Vascular endothelial growth factor (VEGF) plays an important role in angiogenesis. Although the role and importance of angiogenic factors such as VEGF have been established in various solid tumors, this has not been widely evaluated in hemopoietic neoplasias. In this trial, VEGF was Studied in plasmacytoma and VEGF expression was compared with histopathologic grade. Forty-seven samples have taken from cases with plasmacytoma (Pm) (33 bones and 14 soft tissue plasmacytomas) were used as study material. Pm was the initial presentation in all cases, and bone marrow (BM) involvement was detected in 19 cases with systemic evaluation. Twenty-seven of the cases were male (age range was between 19 and 81 years). Histopathologically 27 cases had mature and 20 cases had immature morphology. Immunohistochemical analysis was used to detect VEGF expression and this was scored according to the percentage of the VEGF stained cells.
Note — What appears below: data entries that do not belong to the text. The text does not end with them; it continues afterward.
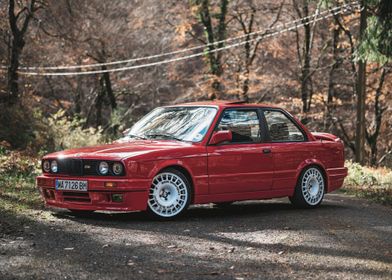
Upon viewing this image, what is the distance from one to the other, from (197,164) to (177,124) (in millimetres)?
897

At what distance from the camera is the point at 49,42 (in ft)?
107

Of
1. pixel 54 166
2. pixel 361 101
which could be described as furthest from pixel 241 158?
pixel 361 101

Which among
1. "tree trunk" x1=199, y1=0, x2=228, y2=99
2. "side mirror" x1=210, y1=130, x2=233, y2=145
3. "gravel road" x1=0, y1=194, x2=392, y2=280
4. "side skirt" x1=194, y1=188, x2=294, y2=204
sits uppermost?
"tree trunk" x1=199, y1=0, x2=228, y2=99

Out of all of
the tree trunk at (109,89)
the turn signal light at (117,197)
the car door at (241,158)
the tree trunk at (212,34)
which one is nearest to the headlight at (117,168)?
the turn signal light at (117,197)

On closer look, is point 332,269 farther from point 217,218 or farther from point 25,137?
point 25,137

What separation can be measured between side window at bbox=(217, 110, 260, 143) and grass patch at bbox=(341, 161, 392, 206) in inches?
145

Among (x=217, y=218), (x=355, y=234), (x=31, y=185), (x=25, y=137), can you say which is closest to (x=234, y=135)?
(x=217, y=218)

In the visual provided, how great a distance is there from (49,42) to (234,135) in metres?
24.4

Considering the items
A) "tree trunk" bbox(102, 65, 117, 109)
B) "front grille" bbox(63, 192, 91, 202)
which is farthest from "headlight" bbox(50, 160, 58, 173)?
"tree trunk" bbox(102, 65, 117, 109)

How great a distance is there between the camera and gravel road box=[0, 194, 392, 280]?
233 inches

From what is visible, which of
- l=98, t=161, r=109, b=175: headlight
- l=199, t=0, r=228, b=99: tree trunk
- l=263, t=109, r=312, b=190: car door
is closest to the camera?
l=98, t=161, r=109, b=175: headlight

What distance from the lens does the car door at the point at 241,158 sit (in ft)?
31.2

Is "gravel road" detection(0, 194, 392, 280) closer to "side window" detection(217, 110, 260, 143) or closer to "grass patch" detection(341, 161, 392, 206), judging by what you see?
"side window" detection(217, 110, 260, 143)

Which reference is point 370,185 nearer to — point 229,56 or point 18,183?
point 18,183
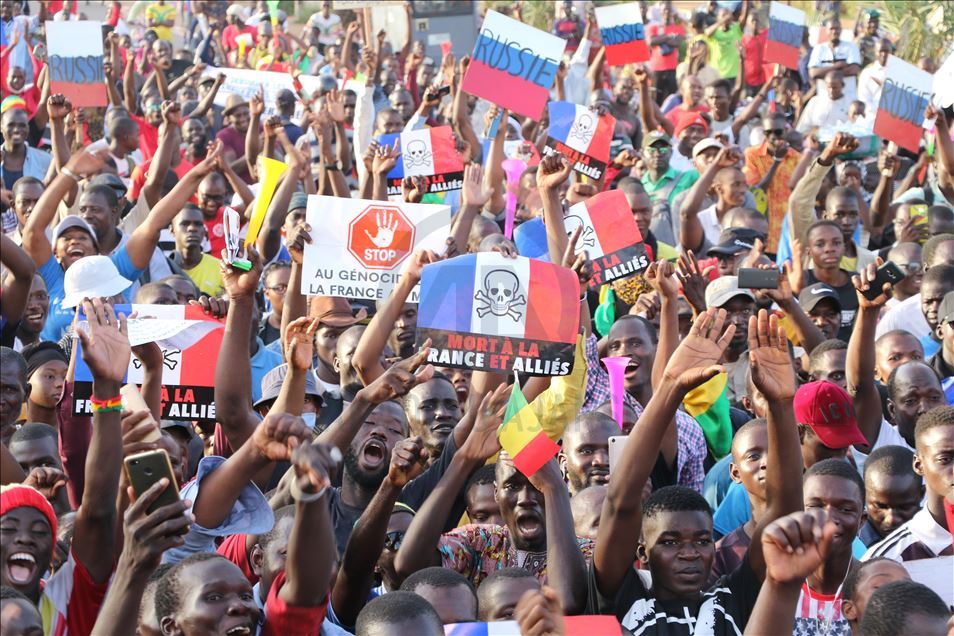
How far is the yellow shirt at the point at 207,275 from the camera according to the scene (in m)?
8.41

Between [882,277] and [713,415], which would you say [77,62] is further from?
[882,277]

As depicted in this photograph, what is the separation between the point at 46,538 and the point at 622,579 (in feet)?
5.55

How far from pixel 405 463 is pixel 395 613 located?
1.88 ft

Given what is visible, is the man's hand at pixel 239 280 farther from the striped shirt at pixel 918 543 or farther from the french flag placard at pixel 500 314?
the striped shirt at pixel 918 543

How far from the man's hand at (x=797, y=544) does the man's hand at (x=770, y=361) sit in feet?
2.87

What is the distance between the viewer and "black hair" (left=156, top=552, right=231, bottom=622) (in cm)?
392

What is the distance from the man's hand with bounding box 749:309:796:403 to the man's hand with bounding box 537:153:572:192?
8.43 ft

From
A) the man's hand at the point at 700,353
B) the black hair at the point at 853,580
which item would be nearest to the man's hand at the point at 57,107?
the man's hand at the point at 700,353

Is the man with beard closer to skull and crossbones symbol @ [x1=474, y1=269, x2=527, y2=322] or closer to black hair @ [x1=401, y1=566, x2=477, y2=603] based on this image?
skull and crossbones symbol @ [x1=474, y1=269, x2=527, y2=322]

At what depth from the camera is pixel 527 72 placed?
8883mm

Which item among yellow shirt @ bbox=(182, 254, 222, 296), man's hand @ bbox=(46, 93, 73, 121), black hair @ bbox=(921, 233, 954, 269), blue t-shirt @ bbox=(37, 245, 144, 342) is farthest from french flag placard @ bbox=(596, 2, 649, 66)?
blue t-shirt @ bbox=(37, 245, 144, 342)

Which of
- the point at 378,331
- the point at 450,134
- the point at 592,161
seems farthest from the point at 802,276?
the point at 378,331

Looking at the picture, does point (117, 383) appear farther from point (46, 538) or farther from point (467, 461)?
point (467, 461)

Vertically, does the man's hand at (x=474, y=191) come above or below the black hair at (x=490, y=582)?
above
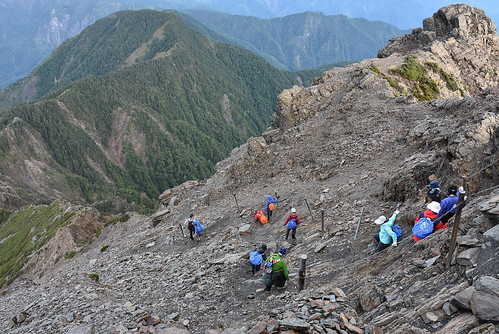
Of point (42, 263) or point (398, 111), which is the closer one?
point (398, 111)

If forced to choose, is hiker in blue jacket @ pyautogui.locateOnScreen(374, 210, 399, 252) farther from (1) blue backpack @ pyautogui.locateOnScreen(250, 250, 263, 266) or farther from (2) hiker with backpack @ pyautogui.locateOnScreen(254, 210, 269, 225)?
(2) hiker with backpack @ pyautogui.locateOnScreen(254, 210, 269, 225)

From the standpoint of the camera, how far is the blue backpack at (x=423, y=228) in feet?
44.6

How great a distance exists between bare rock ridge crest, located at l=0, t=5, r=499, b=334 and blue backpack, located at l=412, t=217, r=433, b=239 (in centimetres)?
46

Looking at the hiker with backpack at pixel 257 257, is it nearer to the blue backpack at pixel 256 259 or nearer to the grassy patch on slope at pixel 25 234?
the blue backpack at pixel 256 259

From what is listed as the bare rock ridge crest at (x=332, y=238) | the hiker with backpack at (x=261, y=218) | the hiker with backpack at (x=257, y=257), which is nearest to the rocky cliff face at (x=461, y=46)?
the bare rock ridge crest at (x=332, y=238)

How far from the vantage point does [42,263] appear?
184 ft

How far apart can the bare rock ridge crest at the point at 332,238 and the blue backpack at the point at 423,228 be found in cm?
46

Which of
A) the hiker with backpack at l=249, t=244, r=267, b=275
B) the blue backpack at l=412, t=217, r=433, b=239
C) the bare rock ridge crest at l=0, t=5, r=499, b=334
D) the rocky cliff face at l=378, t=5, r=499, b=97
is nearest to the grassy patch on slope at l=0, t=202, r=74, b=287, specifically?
the bare rock ridge crest at l=0, t=5, r=499, b=334

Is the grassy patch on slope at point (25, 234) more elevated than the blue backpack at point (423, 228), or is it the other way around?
the blue backpack at point (423, 228)

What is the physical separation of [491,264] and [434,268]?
1842 millimetres

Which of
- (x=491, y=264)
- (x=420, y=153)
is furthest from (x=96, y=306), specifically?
(x=420, y=153)

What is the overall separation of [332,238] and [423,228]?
6623 mm

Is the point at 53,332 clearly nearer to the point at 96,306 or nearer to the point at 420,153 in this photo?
the point at 96,306

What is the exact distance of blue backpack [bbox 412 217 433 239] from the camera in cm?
1360
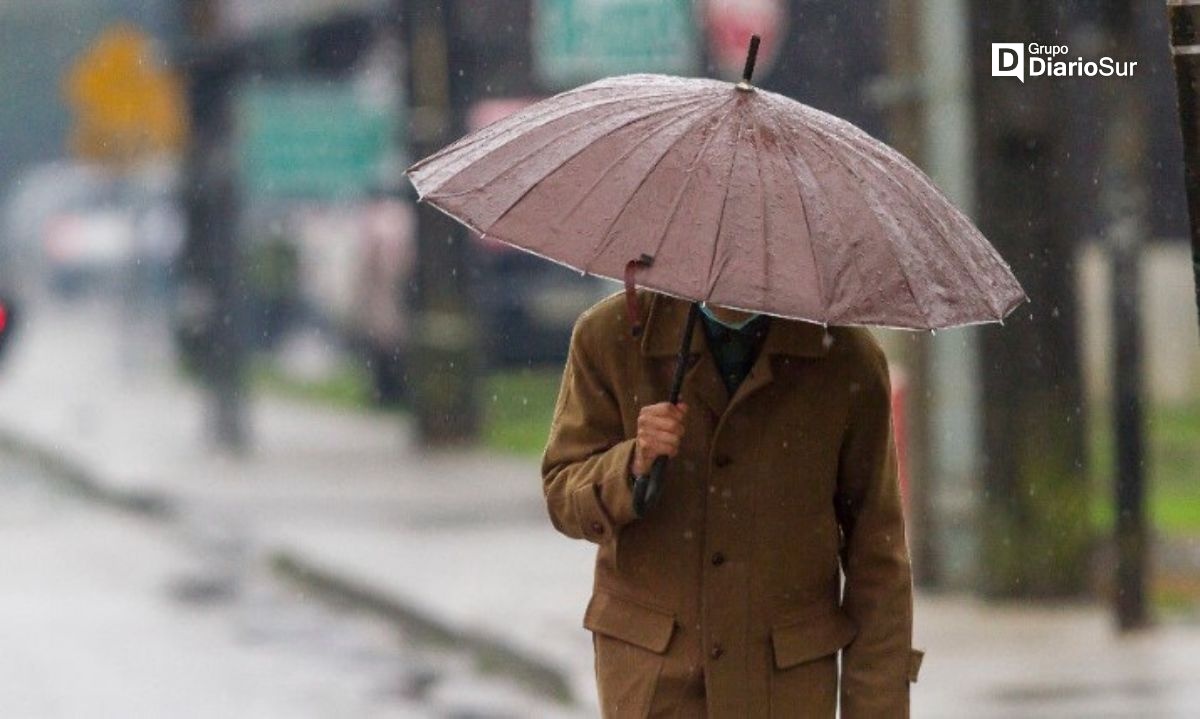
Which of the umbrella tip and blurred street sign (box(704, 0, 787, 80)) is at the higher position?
blurred street sign (box(704, 0, 787, 80))

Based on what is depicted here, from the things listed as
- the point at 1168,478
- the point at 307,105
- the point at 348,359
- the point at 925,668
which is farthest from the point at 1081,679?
the point at 348,359

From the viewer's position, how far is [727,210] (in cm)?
392

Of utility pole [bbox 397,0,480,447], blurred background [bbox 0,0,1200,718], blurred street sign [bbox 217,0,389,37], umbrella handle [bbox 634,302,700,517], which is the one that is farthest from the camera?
blurred street sign [bbox 217,0,389,37]

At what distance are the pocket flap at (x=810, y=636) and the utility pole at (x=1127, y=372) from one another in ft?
18.2

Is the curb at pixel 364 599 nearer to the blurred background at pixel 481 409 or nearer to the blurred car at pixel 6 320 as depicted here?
the blurred background at pixel 481 409

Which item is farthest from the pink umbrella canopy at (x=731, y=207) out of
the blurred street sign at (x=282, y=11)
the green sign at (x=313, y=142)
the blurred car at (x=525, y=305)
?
the blurred street sign at (x=282, y=11)

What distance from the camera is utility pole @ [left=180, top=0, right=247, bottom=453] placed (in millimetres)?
19594

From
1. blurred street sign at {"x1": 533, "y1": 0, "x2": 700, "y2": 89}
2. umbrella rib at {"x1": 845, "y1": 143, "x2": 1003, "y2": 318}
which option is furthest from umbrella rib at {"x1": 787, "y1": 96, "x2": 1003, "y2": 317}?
blurred street sign at {"x1": 533, "y1": 0, "x2": 700, "y2": 89}

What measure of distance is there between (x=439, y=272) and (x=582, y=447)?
15181 millimetres

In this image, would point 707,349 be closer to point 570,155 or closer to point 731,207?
point 731,207

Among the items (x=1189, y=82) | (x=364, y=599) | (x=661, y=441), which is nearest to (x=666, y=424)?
(x=661, y=441)

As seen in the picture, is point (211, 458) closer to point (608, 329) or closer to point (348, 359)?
point (348, 359)

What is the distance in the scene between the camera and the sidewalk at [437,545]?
28.7 ft

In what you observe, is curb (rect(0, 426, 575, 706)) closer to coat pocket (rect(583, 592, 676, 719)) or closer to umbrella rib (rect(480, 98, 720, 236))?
coat pocket (rect(583, 592, 676, 719))
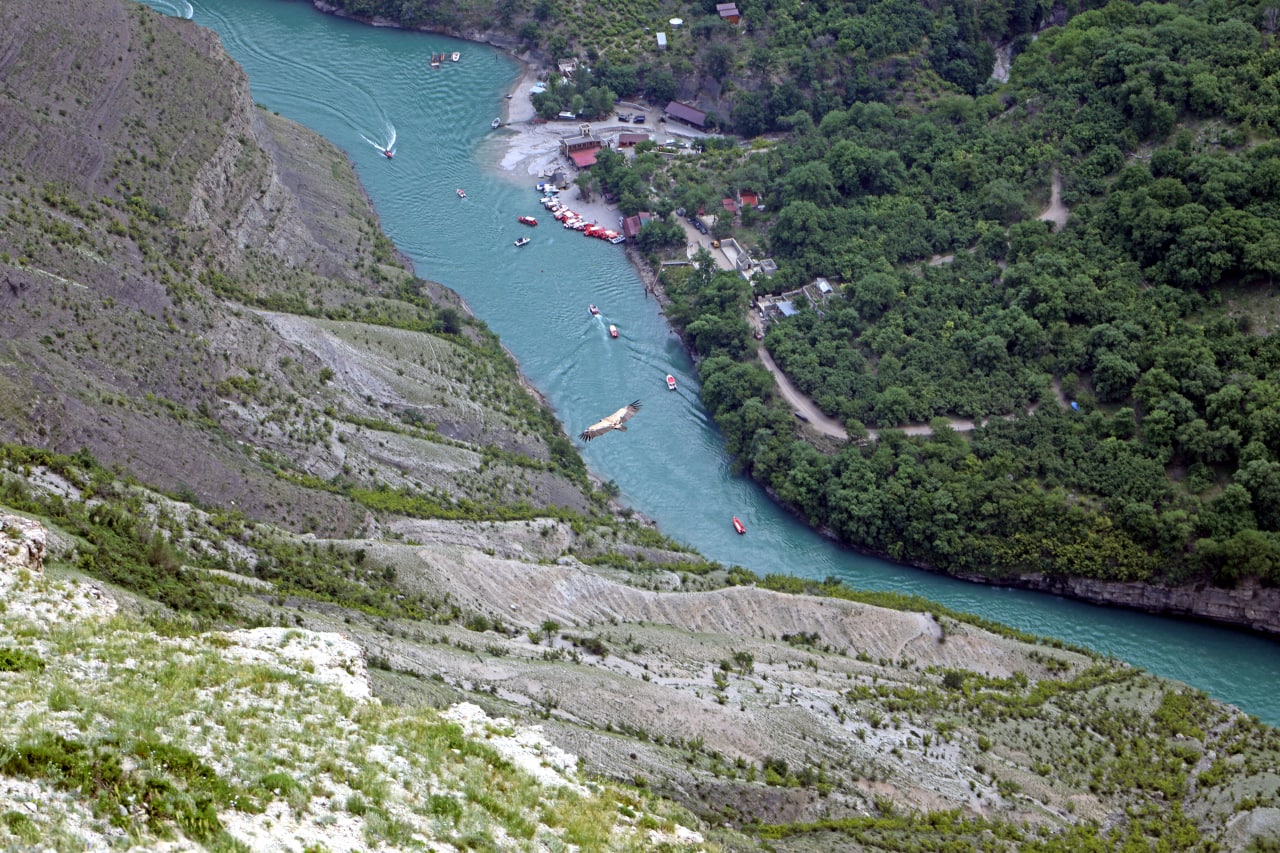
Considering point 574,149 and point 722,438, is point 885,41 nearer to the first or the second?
point 574,149

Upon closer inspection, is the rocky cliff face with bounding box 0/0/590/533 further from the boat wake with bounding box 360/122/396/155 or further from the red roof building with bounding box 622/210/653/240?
the boat wake with bounding box 360/122/396/155

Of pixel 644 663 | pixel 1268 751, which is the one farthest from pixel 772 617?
pixel 1268 751

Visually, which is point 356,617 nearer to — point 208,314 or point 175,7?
point 208,314

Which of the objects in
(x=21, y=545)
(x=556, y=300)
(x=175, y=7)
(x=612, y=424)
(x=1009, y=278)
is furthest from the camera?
(x=175, y=7)

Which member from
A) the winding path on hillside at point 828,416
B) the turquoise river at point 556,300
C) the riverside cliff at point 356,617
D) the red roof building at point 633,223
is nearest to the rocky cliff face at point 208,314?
the riverside cliff at point 356,617

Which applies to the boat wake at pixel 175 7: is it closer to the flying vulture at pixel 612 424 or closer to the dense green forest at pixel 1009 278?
the dense green forest at pixel 1009 278

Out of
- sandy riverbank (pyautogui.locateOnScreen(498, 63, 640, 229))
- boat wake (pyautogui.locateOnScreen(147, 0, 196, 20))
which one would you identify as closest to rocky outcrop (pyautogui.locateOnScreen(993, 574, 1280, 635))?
sandy riverbank (pyautogui.locateOnScreen(498, 63, 640, 229))

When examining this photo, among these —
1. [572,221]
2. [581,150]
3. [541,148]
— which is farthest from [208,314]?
[541,148]
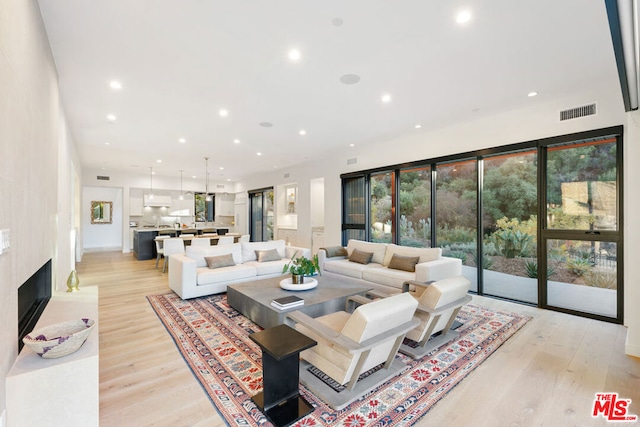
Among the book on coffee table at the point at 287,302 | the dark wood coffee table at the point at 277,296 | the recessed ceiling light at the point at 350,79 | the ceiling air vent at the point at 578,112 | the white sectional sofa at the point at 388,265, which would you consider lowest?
the dark wood coffee table at the point at 277,296

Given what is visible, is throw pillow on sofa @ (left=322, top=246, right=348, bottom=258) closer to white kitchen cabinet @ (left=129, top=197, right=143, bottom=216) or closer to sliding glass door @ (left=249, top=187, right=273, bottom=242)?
sliding glass door @ (left=249, top=187, right=273, bottom=242)

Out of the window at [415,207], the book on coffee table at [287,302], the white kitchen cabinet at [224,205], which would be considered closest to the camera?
the book on coffee table at [287,302]

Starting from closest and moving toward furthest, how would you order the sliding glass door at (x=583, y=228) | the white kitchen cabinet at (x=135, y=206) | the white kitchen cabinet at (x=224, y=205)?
1. the sliding glass door at (x=583, y=228)
2. the white kitchen cabinet at (x=135, y=206)
3. the white kitchen cabinet at (x=224, y=205)

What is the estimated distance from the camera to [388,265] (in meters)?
5.16

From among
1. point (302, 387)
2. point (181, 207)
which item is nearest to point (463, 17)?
point (302, 387)

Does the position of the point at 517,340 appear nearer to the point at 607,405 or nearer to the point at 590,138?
the point at 607,405

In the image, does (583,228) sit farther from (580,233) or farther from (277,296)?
(277,296)

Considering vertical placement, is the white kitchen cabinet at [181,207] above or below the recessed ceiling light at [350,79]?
below

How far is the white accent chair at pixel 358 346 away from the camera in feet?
6.56

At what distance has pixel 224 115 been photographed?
15.4ft

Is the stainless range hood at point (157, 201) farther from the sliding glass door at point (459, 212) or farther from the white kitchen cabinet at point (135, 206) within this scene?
the sliding glass door at point (459, 212)

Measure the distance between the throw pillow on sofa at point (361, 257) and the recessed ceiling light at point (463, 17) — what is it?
394cm

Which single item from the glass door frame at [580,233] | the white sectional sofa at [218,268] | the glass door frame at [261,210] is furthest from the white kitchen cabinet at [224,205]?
the glass door frame at [580,233]

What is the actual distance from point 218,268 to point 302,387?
10.3ft
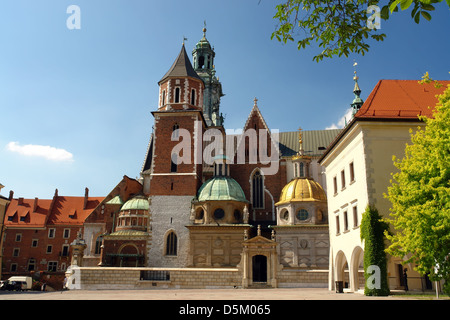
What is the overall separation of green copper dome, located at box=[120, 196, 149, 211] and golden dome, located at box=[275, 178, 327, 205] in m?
14.1

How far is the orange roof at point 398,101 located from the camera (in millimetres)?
20625

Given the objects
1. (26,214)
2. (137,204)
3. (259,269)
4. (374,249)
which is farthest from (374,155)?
(26,214)

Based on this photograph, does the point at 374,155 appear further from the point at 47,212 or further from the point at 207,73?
the point at 47,212

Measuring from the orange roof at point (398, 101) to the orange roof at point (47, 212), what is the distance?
46.8 metres

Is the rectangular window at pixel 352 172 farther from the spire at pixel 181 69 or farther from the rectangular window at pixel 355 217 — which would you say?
the spire at pixel 181 69

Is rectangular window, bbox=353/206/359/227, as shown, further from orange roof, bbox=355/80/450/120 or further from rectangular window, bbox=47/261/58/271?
rectangular window, bbox=47/261/58/271

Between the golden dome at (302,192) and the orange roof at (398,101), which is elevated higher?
the orange roof at (398,101)

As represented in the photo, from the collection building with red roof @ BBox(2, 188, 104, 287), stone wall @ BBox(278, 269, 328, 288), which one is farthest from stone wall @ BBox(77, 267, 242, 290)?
building with red roof @ BBox(2, 188, 104, 287)

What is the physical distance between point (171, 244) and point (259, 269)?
868 centimetres

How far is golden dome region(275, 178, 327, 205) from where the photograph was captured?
39438 mm

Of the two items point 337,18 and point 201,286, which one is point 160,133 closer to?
point 201,286

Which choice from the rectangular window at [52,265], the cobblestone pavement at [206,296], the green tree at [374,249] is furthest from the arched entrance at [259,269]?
the rectangular window at [52,265]
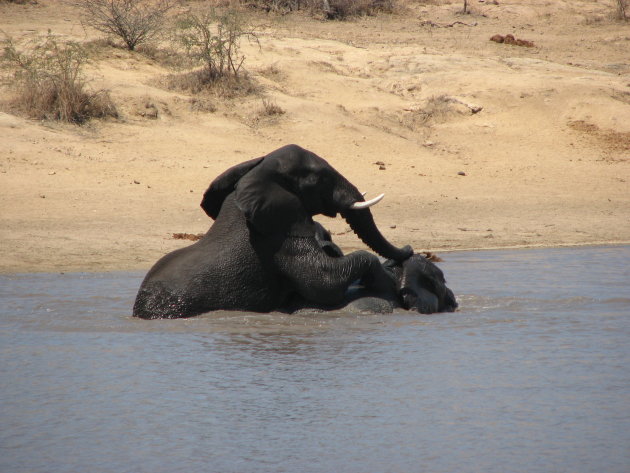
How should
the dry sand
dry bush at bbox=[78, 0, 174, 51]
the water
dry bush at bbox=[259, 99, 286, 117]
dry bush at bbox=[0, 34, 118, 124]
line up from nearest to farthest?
1. the water
2. the dry sand
3. dry bush at bbox=[0, 34, 118, 124]
4. dry bush at bbox=[259, 99, 286, 117]
5. dry bush at bbox=[78, 0, 174, 51]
VEGF expression was detected in 32 cases and in eight cases this expression was strong. In I I cases expression was moderate and 13 cases showed mild expression. When we compared VEGF expression with pathologic grade, 17 of 20 immature samples showed VEGF expression while 15 of 27 mature samples showed VEGF expression. There was a statistically significant association between immature morphology and VEGF expression (p < 0.0264). Additionally all the samples, except one, with strong VEGF expression showed immature morphology. In conclusion two thirds of the cases with I'm showed VEGF expression and this was associated with immature morphology. Increased expression of VEGF was seen in plasmacytomas, and additional studies are needed to determine whether this translates to increased microvasculature or increased risk of progression to myeloma.